→ **What the task requires**: Set down every entry again word for word, please, but skip the pictures.

Stored data entries
◇ ◇ ◇
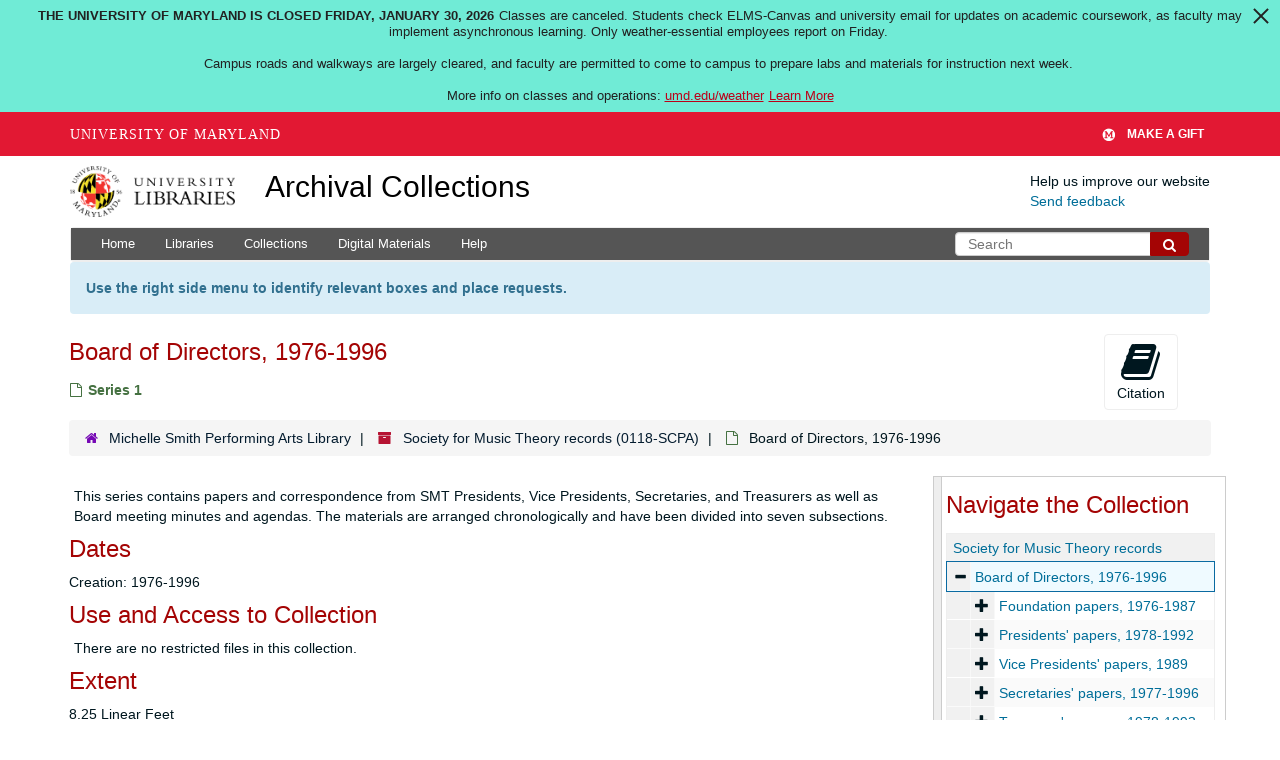

--- FILE ---
content_type: text/html; charset=UTF-8
request_url: https://archives.lib.umd.edu/repositories/4/archival_objects/91126
body_size: 2260
content:
<!DOCTYPE html>
<html lang="en">
<head>
    <meta charset="utf-8">
    <meta name="viewport" content="width=device-width, initial-scale=1">
    <title></title>
    <style>
        body {
            font-family: "Arial";
        }
    </style>
    <script type="text/javascript">
    window.awsWafCookieDomainList = [];
    window.gokuProps = {
"key":"AQIDAHjcYu/GjX+QlghicBgQ/7bFaQZ+m5FKCMDnO+vTbNg96AHZ4WDspB1aFJyVQH2dkUBmAAAAfjB8BgkqhkiG9w0BBwagbzBtAgEAMGgGCSqGSIb3DQEHATAeBglghkgBZQMEAS4wEQQM7W6WqUCbHzul4jDCAgEQgDu69PTxw/7akKqxxDbZaXLC4vs4UibAla0yObX4jAjWnHi++X1x+9kjy7qUhd1j/dlv+Ad8Wd1vFcvx4w==",
          "iv":"D549aACDPAAAB8gJ",
          "context":"[base64]/9fqAoihX1wZW1h+tzHf3DDVsR7eF9tQdEZSMk8LTy8yqR67EbI0mgnKp9SO2dcD6JzMNUWDS2zad8vFprUlNWFmnSvzYKMHjAopDp0qQ4hwXgKdJDUbO5l7n6zMXluDzBPdtQXfSQ6hXs51Ih4m/P3IucOiGv3Lxn2lxrXTilQKCeP4DExuzgXbfaK0XYbJoDMLkjiKUZGCCmlPGX31pkuDFwCEssxU6nArFSNYz7GLhBPwO2hHuck541gFcFe9s7gaJIccstIfRztShz/5xOB+bxctV0sm+DBfTeE1Cplmxxd6/xjpjdu7wybCcjy3sbq78/y9TtnldfnlqO1GDIgpWi8Yr1THLpf5v0DV8EHEFOyanKAEAVqrlSyj0ixf+cwP3lVnVvzWUgtFFotUl7k7o4i3af+Nsk8IGSfpX93NknU1E6BG1Z7+CRN5DdrFC83jeBagFidWjv4F6TLJc1B06CAecvvNn/4joQ14SiE7g6TV1Vl7ze2Urxj+KzTUgrCu+ssTZ8GoO/ivOaiMxWDrAhZCMBLZd32SH4tp2Jm96AI9tHaZYIiw8WDcac"
};
    </script>
    <script src="https://242ca8fe7f10.63f99d93.us-east-2.token.awswaf.com/242ca8fe7f10/9e89e9a0218e/bf23a9a77b85/challenge.js"></script>
</head>
<body>
    <div id="challenge-container"></div>
    <script type="text/javascript">
        AwsWafIntegration.saveReferrer();
        AwsWafIntegration.checkForceRefresh().then((forceRefresh) => {
            if (forceRefresh) {
                AwsWafIntegration.forceRefreshToken().then(() => {
                    window.location.reload(true);
                });
            } else {
                AwsWafIntegration.getToken().then(() => {
                    window.location.reload(true);
                });
            }
        });
    </script>
    <noscript>
        <h1>JavaScript is disabled</h1>
        In order to continue, we need to verify that you're not a robot.
        This requires JavaScript. Enable JavaScript and then reload the page.
    </noscript>
</body>
</html>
◇ ◇ ◇
→ **Solution for this problem**:
--- FILE ---
content_type: text/html; charset=UTF-8
request_url: https://archives.lib.umd.edu/repositories/4/archival_objects/91126
body_size: 2260
content:
<!DOCTYPE html>
<html lang="en">
<head>
    <meta charset="utf-8">
    <meta name="viewport" content="width=device-width, initial-scale=1">
    <title></title>
    <style>
        body {
            font-family: "Arial";
        }
    </style>
    <script type="text/javascript">
    window.awsWafCookieDomainList = [];
    window.gokuProps = {
"key":"AQIDAHjcYu/GjX+QlghicBgQ/7bFaQZ+m5FKCMDnO+vTbNg96AHZ4WDspB1aFJyVQH2dkUBmAAAAfjB8BgkqhkiG9w0BBwagbzBtAgEAMGgGCSqGSIb3DQEHATAeBglghkgBZQMEAS4wEQQM7W6WqUCbHzul4jDCAgEQgDu69PTxw/7akKqxxDbZaXLC4vs4UibAla0yObX4jAjWnHi++X1x+9kjy7qUhd1j/dlv+Ad8Wd1vFcvx4w==",
          "iv":"D549aACDPAAAB8gJ",
          "context":"[base64]/9fqAoihX1wZW1h+tzHf3DDVsR7eF9tQdEZSMk8LTy8yqR67EbI0mgnKp9SO2dcD6JzMNUWDS2zad8vFprUlNWFmnSvzYKMHjAopDp0qQ4hwXgKdJDUbO5l7n6zMXluDzBPdtQXfSQ6hXs51Ih4m/P3IucOiGv3Lxn2lxrXTilQKCeP4DExuzgXbfaK0XYbJoDMLkjiKUZGCCmlPGX31pkuDFwCEssxU6nArFSNYz7GLhBPwO2hHuck541gFcFe9s7gaJIccstIfRztShz/5xOB+bxctV0sm+DBfTeE1Cplmxxd6/xjpjdu7wybCcjy3sbq78/y9TtnldfnlqO1GDIgpWi8Yr1THLpf5v0DV8EHEFOyanKAEAVqrlSyj0ixf+cwP3lVnVvzWUgtFFotUl7k7o4i3af+Nsk8IGSfpX93NknU1E6BG1Z7+CRN5DdrFC83jeBagFidWjv4F6TLJc1B06CAecvvNn/4joQ14SiE7g6TV1Vl7ze2Urxj+KzTUgrCu+ssTZ8GoO/ivOaiMxWDrAhZCMBLZd32SH4tp2Jm96AI9tHaZYIiw8WDcac"
};
    </script>
    <script src="https://242ca8fe7f10.63f99d93.us-east-2.token.awswaf.com/242ca8fe7f10/9e89e9a0218e/bf23a9a77b85/challenge.js"></script>
</head>
<body>
    <div id="challenge-container"></div>
    <script type="text/javascript">
        AwsWafIntegration.saveReferrer();
        AwsWafIntegration.checkForceRefresh().then((forceRefresh) => {
            if (forceRefresh) {
                AwsWafIntegration.forceRefreshToken().then(() => {
                    window.location.reload(true);
                });
            } else {
                AwsWafIntegration.getToken().then(() => {
                    window.location.reload(true);
                });
            }
        });
    </script>
    <noscript>
        <h1>JavaScript is disabled</h1>
        In order to continue, we need to verify that you're not a robot.
        This requires JavaScript. Enable JavaScript and then reload the page.
    </noscript>
</body>
</html>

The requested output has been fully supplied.